— Start EXCERPTED TEXT —

The Citizen Browser project seeks to illuminate the content Facebook elevates in its users’ feeds

By: Surya Mattu, Leon Yin, Angie Waller, and Jon Keegan

Social media platforms are the broadcasters of the 21st century.

Like traditional broadcasters, social media platforms choose—through their algorithms—which stories to amplify and which to suppress. But unlike traditional broadcasters, the social media companies are not held accountable by any standards other than their own ever-changing decisions on the types of speech they will allow on their platforms.

And their algorithms are not transparent. Unlike on the evening news broadcast, no one can see what they have decided will be the top story of the day. No two people see exactly the same content in their personalized feeds. As a result, it is difficult for independent groups to track the spread of misinformation like the “Plandemic” video, which garnered millions of views on both Facebook and YouTube before being removed.

So we decided to try to monitor what is being algorithmically broadcast to social media users by bringing together a first-of-its-kind national panel of users who are paid to share their data to us. We started with Facebook, which has more than 2.7 billion monthly active users.

— End EXCERPTED TEXT —

WHAT YOU NEED TO DO:
1. From the Citizen Browser excerpt, return the passage between "Social media platforms are" and "before being removed.", inclusive, word for word.
2. According to the Citizen Browser excerpt, why is it difficult for independent groups to track the spread of misinformation on social media platforms? Answer in one to three sentences.

— Start RAW DATA —

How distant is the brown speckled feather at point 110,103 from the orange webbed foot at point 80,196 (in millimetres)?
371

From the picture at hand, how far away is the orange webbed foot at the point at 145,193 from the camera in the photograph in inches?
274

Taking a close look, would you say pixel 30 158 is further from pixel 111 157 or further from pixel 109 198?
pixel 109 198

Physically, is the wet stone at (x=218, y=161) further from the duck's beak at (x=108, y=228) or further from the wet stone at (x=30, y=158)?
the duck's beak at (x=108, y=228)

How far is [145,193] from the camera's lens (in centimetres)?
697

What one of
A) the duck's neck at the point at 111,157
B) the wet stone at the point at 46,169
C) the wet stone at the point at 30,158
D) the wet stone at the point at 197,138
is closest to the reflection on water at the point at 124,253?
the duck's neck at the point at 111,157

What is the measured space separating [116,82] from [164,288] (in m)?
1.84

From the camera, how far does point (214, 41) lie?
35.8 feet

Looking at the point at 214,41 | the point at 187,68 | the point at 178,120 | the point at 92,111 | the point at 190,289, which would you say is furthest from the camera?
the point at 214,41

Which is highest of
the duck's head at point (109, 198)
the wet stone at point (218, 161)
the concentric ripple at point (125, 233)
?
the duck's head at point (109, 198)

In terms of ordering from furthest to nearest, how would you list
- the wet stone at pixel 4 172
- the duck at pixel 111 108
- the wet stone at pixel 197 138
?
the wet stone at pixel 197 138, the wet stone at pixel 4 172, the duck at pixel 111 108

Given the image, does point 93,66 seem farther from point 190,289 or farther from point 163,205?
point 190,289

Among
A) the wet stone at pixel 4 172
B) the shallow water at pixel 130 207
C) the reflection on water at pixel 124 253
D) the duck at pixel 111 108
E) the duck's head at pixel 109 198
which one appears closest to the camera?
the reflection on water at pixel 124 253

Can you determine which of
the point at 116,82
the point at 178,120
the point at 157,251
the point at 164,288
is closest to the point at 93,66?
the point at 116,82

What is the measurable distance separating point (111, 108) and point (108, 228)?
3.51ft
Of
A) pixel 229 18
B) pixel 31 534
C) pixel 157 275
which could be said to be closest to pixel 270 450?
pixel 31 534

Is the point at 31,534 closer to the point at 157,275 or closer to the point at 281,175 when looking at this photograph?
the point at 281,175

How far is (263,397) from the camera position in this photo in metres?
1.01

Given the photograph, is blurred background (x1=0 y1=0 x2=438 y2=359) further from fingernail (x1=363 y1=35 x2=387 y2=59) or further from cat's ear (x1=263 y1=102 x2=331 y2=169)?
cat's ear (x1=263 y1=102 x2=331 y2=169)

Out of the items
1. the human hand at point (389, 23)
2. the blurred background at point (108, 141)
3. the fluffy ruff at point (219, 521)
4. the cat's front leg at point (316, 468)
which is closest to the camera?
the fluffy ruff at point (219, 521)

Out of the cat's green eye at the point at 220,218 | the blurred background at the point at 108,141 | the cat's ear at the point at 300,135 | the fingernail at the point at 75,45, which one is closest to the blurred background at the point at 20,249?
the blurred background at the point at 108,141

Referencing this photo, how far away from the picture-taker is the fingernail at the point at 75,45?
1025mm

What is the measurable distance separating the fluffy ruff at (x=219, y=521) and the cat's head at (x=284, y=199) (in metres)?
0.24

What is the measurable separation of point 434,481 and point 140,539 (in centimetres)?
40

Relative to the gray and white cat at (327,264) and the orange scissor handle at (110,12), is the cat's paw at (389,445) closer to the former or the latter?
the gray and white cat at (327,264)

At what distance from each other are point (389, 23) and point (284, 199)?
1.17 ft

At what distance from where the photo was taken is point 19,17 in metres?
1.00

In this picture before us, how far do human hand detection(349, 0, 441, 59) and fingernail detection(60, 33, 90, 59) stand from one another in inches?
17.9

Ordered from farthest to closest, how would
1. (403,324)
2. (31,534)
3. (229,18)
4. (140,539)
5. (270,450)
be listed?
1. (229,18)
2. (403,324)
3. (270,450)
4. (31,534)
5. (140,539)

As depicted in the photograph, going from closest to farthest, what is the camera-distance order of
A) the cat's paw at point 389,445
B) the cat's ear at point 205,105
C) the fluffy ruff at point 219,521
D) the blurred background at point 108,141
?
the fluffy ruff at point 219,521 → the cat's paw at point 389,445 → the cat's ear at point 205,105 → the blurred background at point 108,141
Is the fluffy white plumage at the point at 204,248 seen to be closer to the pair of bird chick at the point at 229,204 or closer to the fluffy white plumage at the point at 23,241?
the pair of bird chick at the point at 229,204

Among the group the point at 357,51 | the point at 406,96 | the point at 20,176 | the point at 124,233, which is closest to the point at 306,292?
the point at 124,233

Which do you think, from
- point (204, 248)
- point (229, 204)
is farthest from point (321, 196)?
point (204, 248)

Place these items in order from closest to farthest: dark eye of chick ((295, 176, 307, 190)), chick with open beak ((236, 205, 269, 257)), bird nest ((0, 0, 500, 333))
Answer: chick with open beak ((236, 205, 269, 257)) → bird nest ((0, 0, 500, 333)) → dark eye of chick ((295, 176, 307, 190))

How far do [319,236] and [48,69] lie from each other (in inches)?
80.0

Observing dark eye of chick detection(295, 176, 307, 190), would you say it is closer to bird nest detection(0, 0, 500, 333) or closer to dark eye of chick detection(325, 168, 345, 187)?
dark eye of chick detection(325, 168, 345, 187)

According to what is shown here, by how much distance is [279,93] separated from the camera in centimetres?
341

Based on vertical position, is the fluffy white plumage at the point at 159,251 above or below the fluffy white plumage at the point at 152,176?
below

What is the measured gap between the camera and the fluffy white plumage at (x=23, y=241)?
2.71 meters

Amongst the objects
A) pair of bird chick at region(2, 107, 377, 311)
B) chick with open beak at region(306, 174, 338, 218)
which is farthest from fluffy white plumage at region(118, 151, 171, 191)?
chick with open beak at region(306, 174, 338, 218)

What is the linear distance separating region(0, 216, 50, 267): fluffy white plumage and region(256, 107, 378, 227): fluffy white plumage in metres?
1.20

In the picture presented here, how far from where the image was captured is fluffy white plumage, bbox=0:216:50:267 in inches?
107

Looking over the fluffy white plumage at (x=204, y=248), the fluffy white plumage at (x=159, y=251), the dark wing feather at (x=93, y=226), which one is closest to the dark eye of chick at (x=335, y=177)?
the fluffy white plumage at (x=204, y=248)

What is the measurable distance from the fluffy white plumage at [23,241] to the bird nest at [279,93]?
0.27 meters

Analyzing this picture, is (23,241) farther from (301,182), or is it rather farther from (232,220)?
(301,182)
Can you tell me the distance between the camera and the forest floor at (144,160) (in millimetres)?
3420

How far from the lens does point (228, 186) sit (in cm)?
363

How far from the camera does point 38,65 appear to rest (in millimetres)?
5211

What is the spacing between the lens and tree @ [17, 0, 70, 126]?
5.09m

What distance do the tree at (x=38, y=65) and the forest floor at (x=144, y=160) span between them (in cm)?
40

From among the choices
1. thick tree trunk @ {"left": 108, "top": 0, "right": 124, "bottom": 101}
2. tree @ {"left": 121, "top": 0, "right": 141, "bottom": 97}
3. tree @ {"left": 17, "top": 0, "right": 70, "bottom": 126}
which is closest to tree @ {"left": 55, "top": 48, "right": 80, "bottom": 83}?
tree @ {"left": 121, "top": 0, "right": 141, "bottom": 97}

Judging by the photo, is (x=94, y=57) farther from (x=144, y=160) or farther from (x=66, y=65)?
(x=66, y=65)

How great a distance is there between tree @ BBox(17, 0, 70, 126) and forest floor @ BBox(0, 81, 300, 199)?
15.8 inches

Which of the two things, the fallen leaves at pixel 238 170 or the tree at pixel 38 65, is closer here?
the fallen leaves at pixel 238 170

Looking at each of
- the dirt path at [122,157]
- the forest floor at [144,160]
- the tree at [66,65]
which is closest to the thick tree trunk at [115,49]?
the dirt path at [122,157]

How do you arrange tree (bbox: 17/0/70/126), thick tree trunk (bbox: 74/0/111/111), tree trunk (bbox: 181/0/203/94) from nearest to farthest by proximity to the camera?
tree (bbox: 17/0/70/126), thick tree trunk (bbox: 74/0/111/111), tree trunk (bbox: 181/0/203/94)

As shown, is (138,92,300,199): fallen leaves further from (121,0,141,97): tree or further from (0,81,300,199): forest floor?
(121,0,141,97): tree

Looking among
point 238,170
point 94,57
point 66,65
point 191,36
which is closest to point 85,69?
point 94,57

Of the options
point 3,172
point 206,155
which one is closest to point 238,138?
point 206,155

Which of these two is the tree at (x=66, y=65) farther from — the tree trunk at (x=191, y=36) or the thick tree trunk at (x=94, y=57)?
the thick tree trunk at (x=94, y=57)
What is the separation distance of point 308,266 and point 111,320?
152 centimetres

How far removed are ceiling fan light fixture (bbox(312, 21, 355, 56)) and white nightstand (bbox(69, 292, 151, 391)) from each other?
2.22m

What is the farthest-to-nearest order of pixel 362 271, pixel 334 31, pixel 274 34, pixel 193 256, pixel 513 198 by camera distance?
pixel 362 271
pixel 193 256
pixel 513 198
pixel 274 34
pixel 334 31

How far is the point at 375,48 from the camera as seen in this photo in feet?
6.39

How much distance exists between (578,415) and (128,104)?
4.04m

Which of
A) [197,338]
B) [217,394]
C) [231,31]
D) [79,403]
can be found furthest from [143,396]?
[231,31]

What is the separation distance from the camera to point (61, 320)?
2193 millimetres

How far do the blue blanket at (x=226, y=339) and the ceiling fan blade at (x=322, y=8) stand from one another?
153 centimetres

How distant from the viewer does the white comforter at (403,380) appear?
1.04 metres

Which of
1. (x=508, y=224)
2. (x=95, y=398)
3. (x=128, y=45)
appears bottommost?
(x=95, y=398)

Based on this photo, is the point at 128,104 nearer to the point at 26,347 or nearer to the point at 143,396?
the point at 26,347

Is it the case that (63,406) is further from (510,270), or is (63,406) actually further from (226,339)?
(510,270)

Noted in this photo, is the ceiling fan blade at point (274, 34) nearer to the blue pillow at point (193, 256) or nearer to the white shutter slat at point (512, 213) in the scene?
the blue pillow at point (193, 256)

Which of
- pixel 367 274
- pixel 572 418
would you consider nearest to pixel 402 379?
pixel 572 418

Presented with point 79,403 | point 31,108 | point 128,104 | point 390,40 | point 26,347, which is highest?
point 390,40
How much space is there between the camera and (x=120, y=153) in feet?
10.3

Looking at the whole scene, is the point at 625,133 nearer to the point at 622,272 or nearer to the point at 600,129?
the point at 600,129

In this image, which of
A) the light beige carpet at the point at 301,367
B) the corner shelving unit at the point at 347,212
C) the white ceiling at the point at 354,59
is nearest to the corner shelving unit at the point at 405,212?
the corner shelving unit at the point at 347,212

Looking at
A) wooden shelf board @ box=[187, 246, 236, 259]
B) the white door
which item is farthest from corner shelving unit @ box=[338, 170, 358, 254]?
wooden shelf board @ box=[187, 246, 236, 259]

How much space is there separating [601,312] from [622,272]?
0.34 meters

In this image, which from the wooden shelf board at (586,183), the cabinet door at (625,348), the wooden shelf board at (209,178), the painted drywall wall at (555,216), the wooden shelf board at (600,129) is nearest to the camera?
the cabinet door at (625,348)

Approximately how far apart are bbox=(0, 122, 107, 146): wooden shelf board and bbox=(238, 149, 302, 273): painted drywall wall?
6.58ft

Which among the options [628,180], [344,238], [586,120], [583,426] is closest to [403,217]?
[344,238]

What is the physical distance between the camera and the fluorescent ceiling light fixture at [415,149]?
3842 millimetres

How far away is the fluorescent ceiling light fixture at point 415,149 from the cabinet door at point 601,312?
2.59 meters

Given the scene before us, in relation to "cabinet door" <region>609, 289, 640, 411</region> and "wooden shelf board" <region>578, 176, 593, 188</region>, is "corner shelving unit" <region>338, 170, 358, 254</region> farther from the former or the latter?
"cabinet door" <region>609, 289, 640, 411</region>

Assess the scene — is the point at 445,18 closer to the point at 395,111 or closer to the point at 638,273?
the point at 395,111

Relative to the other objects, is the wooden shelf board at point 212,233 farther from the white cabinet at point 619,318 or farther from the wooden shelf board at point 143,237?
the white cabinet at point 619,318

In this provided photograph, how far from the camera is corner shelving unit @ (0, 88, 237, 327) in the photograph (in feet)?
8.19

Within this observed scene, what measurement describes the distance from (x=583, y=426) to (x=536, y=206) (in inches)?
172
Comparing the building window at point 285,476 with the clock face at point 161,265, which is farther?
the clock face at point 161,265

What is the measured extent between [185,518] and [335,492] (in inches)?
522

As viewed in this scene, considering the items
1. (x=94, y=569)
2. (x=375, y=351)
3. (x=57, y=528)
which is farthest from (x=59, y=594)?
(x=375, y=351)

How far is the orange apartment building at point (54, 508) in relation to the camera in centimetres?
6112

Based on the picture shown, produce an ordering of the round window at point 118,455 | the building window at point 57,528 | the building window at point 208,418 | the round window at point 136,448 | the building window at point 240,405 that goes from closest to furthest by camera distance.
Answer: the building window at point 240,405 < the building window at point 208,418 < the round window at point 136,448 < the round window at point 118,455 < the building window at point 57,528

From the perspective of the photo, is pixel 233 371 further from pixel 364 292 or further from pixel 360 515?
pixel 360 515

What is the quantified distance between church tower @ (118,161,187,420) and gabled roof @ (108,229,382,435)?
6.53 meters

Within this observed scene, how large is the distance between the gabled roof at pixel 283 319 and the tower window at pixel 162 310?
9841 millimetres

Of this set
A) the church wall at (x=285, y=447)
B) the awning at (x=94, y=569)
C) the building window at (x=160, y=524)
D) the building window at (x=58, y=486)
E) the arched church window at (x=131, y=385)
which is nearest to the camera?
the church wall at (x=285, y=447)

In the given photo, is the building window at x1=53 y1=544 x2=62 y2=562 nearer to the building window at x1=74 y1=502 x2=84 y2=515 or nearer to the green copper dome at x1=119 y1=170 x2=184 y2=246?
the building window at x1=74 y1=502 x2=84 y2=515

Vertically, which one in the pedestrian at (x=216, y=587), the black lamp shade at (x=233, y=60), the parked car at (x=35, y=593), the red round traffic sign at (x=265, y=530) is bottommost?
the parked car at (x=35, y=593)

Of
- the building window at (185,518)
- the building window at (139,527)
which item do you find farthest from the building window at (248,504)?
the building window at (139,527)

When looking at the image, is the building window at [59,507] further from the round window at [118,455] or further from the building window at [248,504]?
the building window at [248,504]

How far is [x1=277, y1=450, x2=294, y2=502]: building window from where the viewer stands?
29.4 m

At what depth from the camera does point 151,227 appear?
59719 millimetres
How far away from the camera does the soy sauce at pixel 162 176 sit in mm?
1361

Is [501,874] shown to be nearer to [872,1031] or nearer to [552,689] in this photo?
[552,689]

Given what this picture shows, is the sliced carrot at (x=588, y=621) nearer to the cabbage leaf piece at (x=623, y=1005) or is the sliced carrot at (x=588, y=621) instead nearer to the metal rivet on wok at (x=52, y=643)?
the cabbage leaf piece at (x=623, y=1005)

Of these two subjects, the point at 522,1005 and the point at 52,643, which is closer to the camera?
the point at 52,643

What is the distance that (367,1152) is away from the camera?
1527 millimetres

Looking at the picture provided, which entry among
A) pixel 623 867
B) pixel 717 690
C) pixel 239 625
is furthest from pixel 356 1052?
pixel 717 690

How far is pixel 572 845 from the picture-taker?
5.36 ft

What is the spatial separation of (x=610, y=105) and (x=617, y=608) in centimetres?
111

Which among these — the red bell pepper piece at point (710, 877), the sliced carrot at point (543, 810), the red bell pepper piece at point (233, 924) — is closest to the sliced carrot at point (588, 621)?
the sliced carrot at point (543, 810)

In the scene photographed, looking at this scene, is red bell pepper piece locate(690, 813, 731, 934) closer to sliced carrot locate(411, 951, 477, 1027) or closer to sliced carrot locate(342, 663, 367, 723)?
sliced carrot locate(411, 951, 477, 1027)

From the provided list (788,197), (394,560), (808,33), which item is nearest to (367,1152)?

— End RAW DATA —

FULL ANSWERS:
1.
Social media platforms are the broadcasters of the 21st century.

Like traditional broadcasters, social media platforms choose—through their algorithms—which stories to amplify and which to suppress. But unlike traditional broadcasters, the social media companies are not held accountable by any standards other than their own ever-changing decisions on the types of speech they will allow on their platforms.

And their algorithms are not transparent. Unlike on the evening news broadcast, no one can see what they have decided will be the top story of the day. No two people see exactly the same content in their personalized feeds. As a result, it is difficult for independent groups to track the spread of misinformation like the “Plandemic” video, which garnered millions of views on both Facebook and YouTube before being removed.

2. The platforms' algorithms are not transparent, so no one can see what they have decided will be the top story of the day. No two people see exactly the same content in their personalized feeds.